In queste parole c’è tutta la delusione e il malessere verso il mondo odierno che ci propone solo valori superficiali, ma allo stesso tempo la volontà di cambiare, di scavare più a fondo dentro di sé per scoprire cosa c’è di vero.

«Sto affondando e questa volta temo che non ci sia nessuno che mi salvi. Cosa mi ha davvero fatto impazzire. Ho bisogno di qualcuno che mi guarisca. Qualcuno che sappia, qualcuno da avere accanto, qualcuno da abbracciare. È facile da dire ma non è sempre così. Immagino mi sia piaciuto il modo con cui hai intorpidito tutto il mio dolore. Adesso è il giorno che sanguina nel crepuscolo. E tu non sei qui per farmi passare tutto.» Questa è la disperazione di Lewis Capaldi contenuta nella sua ballad Someone you loved. L’aiuto di chi ci sta accanto non sempre è la soluzione migliore, perché magari cerca di rimpicciolire il problema o di evitarlo. Il viaggio, infatti, rappresenta una sorta di perenne sfida, legato al senso del dovere e dell’impegno personale, diretto a costruire un mondo migliore e a lavorare duramente perché si realizzi.

 

Il viaggio spirituale

La metafora del percorso interiore può anche essere usata per indicare quel viaggio introspettivo che sfocia in un vero e proprio cammino spirituale. È quanto canta Franco Battiato in L’ombra della luce dove racconta di una via intima che ci proietta verso la felicità, fino a raggiungere l’opportunità di unirsi alla bellezza della natura, all’assoluto, all’infinito, trovandolo anche dentro di noi.

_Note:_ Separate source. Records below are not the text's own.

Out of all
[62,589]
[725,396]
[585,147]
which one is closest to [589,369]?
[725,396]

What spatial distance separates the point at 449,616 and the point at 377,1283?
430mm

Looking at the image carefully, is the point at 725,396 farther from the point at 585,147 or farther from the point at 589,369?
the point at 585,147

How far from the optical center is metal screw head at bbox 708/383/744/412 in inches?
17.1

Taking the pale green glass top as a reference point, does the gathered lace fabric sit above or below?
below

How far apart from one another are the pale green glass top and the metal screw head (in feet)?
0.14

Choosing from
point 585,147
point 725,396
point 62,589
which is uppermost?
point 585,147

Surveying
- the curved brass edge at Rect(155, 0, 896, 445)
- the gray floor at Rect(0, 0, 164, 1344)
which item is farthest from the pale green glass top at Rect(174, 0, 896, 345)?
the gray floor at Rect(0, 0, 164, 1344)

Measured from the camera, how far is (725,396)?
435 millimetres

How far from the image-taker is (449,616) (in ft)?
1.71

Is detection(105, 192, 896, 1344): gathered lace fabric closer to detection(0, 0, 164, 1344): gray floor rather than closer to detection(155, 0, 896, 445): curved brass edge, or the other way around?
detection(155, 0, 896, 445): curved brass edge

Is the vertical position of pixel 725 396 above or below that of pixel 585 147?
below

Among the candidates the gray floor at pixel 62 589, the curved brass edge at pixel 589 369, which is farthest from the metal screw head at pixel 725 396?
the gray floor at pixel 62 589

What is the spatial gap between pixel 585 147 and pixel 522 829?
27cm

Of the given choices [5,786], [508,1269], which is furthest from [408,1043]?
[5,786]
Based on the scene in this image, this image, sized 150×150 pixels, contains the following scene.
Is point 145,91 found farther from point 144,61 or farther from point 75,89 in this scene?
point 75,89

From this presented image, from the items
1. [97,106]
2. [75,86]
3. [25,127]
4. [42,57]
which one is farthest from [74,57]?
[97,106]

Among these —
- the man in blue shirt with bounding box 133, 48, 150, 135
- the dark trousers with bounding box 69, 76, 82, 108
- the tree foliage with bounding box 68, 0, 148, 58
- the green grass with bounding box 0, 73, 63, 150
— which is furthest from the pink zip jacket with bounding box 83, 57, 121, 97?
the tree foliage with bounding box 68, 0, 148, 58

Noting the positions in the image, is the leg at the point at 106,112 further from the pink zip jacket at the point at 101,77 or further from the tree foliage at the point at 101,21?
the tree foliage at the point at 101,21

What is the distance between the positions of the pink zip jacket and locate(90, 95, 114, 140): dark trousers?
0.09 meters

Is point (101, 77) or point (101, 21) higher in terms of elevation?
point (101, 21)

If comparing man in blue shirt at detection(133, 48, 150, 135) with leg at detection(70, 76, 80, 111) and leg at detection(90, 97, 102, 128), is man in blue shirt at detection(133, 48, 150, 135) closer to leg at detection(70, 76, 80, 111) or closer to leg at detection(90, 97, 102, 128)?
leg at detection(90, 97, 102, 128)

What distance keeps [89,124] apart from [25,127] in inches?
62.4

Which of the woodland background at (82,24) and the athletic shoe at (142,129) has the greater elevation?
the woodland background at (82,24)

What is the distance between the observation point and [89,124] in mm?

«Difendimi dalle forze contrarie. La notte nel sonno quando non sono cosciente. Quando il mio percorso si fa incerto e non abbandonarmi mai. Perché le gioie del più profondo affetto o dei più lievi aneliti del cuore, sono solo l’ombra della luce. Ricordami come sono infelice lontano dalle tue leggi, come non sprecare il tempo che mi rimane. Perché la pace che ho sentito in certi monasteri o la vibrante intesa di tutti i sensi in festa sono solo l’ombra della luce».

Qualunque esperienza umana o viaggio è sempre e solo l’ombra di quanto più grande possiamo vivere. La contrapposizione tra luce e tenebre, salvezza e dolore, ignoranza e peccato sono solo le fasi di un processo più grande che ci coinvolge e ci guida verso il nostro futuro.

 Lo scrittore statunitense John Steinbeck diceva che: «Le persone non fanno i viaggi, sono i viaggi che fanno le persone». È proprio vero che alla fine di un viaggio possiamo diventare coscienti dei nostri mutamenti e di comprendere cosa ne abbiamo guadagnato.

In fondo il viaggio è il racconto della storia di ognuno di noi, un’occasione di maturazione, di cambiamento, di speranza e anche, talune volte, di delusione e sconfitta.